EXERCISE |
Count the lines in the records below that contain the string "blonde", matching case exactly. Give only the number.

====== MATERIAL PROVIDED ======

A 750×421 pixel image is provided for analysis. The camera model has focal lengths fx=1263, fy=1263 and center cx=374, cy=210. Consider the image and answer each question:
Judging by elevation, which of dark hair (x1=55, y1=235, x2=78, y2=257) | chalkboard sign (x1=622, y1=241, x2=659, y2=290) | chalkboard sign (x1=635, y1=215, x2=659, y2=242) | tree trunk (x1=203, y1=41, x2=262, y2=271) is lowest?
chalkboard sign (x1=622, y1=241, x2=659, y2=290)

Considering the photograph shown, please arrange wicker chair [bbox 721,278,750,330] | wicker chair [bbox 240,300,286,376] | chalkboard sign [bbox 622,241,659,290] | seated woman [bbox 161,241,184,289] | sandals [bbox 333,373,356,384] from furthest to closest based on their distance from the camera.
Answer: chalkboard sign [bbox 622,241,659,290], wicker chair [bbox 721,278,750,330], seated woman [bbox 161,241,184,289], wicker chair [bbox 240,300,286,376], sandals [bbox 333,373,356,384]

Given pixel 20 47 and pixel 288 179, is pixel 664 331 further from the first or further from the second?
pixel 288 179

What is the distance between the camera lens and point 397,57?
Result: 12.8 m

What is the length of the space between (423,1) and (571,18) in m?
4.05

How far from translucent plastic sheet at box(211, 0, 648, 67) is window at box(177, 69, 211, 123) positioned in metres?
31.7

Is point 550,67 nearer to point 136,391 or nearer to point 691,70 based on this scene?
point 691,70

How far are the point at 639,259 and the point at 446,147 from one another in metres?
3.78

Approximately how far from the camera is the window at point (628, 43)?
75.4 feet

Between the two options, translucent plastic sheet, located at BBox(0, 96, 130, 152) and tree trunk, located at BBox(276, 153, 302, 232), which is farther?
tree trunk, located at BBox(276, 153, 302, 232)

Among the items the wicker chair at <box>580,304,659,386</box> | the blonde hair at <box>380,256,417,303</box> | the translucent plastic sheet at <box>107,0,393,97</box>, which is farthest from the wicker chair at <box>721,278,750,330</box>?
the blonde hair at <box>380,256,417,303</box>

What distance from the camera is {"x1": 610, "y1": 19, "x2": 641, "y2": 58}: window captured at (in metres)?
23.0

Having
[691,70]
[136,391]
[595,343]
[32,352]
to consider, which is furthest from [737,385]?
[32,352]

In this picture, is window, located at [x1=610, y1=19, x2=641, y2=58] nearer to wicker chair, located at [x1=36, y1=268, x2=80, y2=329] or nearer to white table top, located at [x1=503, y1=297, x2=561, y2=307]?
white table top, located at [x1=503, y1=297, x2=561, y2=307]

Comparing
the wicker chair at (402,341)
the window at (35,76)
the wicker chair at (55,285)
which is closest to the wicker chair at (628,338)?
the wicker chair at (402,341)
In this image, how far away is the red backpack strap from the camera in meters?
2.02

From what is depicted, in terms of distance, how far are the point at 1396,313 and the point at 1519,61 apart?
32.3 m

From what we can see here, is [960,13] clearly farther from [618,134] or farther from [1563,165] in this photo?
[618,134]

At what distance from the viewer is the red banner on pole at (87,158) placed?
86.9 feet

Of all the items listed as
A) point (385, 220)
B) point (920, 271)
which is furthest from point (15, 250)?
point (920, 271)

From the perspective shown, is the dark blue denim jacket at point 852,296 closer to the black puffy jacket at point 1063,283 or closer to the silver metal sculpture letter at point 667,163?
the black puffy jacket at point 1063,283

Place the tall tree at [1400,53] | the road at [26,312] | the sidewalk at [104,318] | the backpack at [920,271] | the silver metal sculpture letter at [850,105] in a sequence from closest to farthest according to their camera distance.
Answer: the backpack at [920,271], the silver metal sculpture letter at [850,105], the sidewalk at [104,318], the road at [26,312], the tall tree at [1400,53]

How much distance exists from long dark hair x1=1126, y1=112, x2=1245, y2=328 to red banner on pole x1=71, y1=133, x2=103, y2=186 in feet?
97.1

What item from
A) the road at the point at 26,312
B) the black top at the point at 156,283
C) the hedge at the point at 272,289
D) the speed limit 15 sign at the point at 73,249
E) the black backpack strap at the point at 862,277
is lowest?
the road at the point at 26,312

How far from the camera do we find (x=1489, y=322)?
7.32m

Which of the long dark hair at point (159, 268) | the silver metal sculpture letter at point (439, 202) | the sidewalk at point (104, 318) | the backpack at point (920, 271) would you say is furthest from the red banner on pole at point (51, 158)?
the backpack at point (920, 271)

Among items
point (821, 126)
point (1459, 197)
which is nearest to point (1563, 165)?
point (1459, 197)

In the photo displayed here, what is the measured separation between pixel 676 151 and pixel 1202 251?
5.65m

======
====== MATERIAL PROVIDED ======

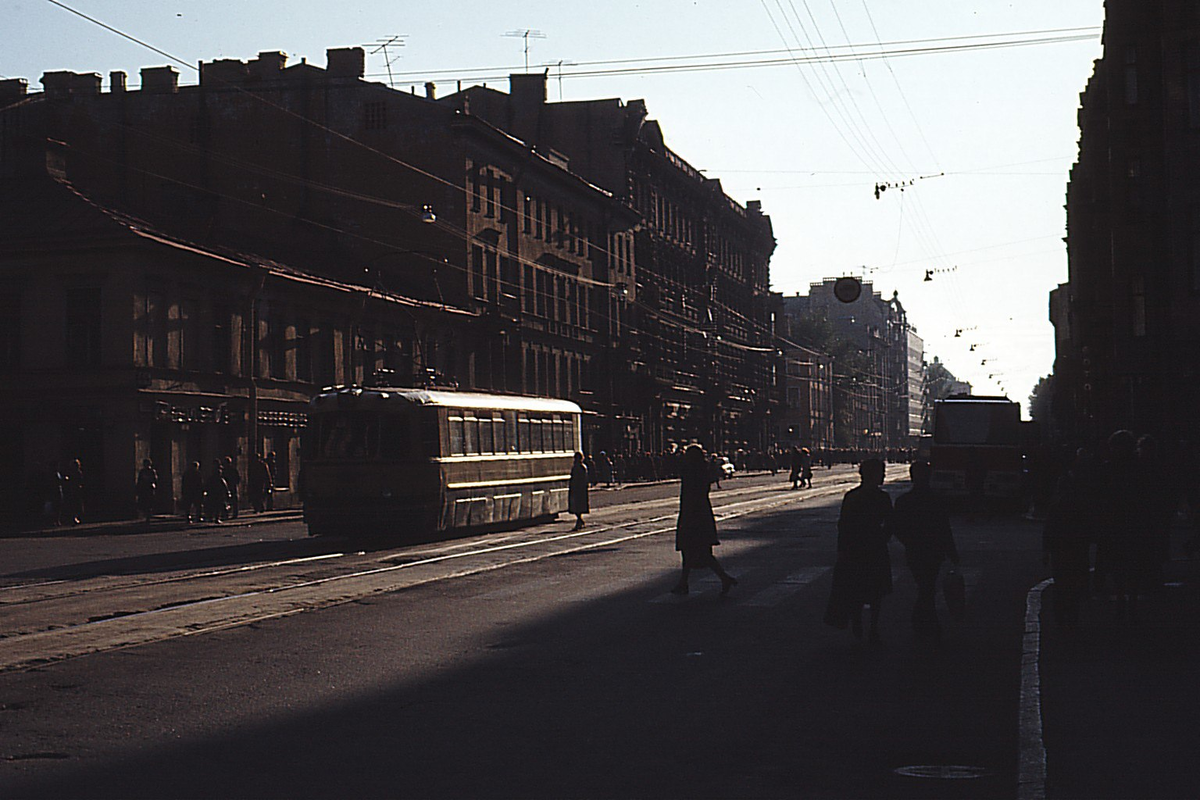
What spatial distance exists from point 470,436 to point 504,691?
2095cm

======
====== MATERIAL PROVIDED ======

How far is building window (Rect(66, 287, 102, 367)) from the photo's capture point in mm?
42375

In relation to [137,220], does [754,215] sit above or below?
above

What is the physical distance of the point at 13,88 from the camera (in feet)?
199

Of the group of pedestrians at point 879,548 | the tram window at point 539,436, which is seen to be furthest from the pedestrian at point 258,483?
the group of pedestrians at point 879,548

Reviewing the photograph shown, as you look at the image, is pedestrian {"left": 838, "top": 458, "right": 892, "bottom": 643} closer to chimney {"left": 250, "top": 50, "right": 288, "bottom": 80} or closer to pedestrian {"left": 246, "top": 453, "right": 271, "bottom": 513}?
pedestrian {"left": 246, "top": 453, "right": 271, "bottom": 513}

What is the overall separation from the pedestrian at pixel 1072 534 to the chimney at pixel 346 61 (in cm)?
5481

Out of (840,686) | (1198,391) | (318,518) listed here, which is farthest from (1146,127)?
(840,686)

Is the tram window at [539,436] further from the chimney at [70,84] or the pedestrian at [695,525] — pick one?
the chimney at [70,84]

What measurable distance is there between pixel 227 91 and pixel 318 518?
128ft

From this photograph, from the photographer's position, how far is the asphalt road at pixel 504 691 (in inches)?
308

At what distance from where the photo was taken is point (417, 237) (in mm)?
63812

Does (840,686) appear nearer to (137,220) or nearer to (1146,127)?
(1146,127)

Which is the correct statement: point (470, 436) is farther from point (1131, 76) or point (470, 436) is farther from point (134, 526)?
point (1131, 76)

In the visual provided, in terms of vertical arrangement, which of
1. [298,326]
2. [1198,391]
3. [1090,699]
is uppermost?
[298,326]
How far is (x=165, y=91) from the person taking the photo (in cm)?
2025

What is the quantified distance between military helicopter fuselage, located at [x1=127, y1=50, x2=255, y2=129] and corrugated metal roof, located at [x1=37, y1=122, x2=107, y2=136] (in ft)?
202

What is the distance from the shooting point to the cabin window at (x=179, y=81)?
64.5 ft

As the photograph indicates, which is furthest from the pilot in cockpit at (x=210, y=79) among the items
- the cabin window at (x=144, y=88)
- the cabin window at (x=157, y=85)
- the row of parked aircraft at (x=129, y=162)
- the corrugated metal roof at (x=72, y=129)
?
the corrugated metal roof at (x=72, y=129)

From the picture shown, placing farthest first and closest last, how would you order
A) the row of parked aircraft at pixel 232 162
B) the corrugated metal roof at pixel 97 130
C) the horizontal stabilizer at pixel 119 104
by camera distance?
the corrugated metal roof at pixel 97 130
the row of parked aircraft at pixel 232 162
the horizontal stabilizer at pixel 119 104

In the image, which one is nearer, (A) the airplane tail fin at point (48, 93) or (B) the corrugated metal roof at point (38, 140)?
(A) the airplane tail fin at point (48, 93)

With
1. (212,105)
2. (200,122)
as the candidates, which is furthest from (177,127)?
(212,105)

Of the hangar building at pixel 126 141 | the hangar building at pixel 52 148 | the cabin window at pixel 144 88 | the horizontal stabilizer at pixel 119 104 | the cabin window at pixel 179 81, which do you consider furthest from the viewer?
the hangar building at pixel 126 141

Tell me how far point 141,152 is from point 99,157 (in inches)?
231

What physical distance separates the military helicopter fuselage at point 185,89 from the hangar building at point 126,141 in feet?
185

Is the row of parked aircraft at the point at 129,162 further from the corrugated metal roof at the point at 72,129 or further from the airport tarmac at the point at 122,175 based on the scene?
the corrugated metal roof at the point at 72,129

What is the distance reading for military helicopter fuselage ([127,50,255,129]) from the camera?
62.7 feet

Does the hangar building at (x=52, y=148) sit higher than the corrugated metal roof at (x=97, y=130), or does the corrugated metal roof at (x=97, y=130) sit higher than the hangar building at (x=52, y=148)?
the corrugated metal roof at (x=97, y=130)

======

SOLUTION TO THIS TASK |
2